Dans le milieu des années 60, Bernard Herrmann se tourne vers l’Europe et vient s’installer à Londres (preuve de son universalité, le chanteur des Beatles Paul McCartney, qui le rencontrera en 1965, sera lui aussi influencé par le style herrmannien dans la chanson Eleanor Rigby), il rencontre le cinéaste François Truffaut qui s’intéresse passionnément à l’oeuvre d’Alfred Hitchcock et également bien sur aux musiques de ses films. Avec Truffaut, il signe le fascinant Fahrenheit 451 - partition très moderne pour ce film de science-fiction, dominée par des cordes nerveuses et lyriques, ainsi que des harpes et plusieurs percussions, mais également le méconnu La Mariée était en noir (1968) au très beau thème d’amour aussi noir que passionnel.

Les années 70 sont marquées par sa rencontre avec un autre admirateur d’Hitchcock : le jeune Brian De Palma qui lui demande d’écrire le score de Sisters (Soeurs de sang, 1973) - très inquiétant et hypnotique, puis du sublime Obsession (1976) - véritable testament de toute l’oeuvre d’Herrmann et dominée par un vaste choeur et un orchestre d’une ampleur sans précédent (avec orgue). L’écriture très raffinée et travaillée d’Obsession fleure souvent avec l’impressionnisme de Debussy (celui du Martyre de St Sébastien), incluant aussi la polytonalité ou les dissonances agressives déjà exploitées à l’occasion de Torn Curtain.

En 1975, le réalisateur Martin Scorsese, alors à ses débuts, lui donne l’occasion unique d’évoluer vers une écriture jazz dans le mythique et nocturne Taxi Driver pour lequel il écrit un thème mélancolique et désabusé devenu très célèbre ; la partition est empreinte d’un style de jazz symphonique déjà présent à Hollywood depuis les années 50 (incarné notamment par les musiques innovatrices d’un Alex North, Elmer Bernstein ou Lalo Schifrin) mais que Herrmann n’avait pas encore suffisamment investi. Hélas, il n’aura pas le temps d’explorer cette veine prometteuse car Taxi Driver sera sa dernière partition pour le cinéma...

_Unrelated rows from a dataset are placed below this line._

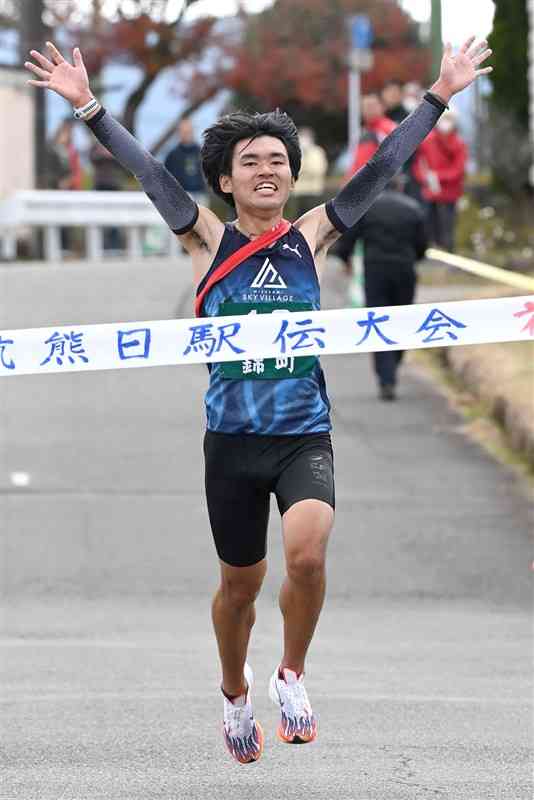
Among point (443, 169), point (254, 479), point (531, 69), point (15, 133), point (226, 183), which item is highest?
point (226, 183)

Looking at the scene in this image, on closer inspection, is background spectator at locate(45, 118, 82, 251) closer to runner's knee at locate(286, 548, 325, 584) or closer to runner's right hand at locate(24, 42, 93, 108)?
runner's right hand at locate(24, 42, 93, 108)

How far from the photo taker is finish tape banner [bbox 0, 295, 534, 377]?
6.21 meters

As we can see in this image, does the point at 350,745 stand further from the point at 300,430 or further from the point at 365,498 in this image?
the point at 365,498

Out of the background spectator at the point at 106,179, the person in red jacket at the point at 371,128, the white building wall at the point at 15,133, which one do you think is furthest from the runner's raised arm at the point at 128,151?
the white building wall at the point at 15,133

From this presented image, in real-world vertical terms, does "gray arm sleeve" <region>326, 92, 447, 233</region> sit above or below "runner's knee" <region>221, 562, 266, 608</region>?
above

Bernard Herrmann s’éteint le 24 décembre 1975 après une attaque cardiaque, en laissant derrière lui une oeuvre musicale d’une qualité sans précédent dans le domaine du cinéma, ses musiques de concerts et ses oeuvres cinématographiques sont progressivement rééditées ou réenregistrées par des artistes aussi talentueux qu’Elmer Bernstein, E.P. Salonen, ou Joel McNeely depuis le début des années 90 jusqu’à aujourd’hui. Il paraît également important de noter que des compositeurs récents aussi connus que John Williams, Lalo Schifrin ou surtout Danny Elfman (entre autres...) lui doivent énormément.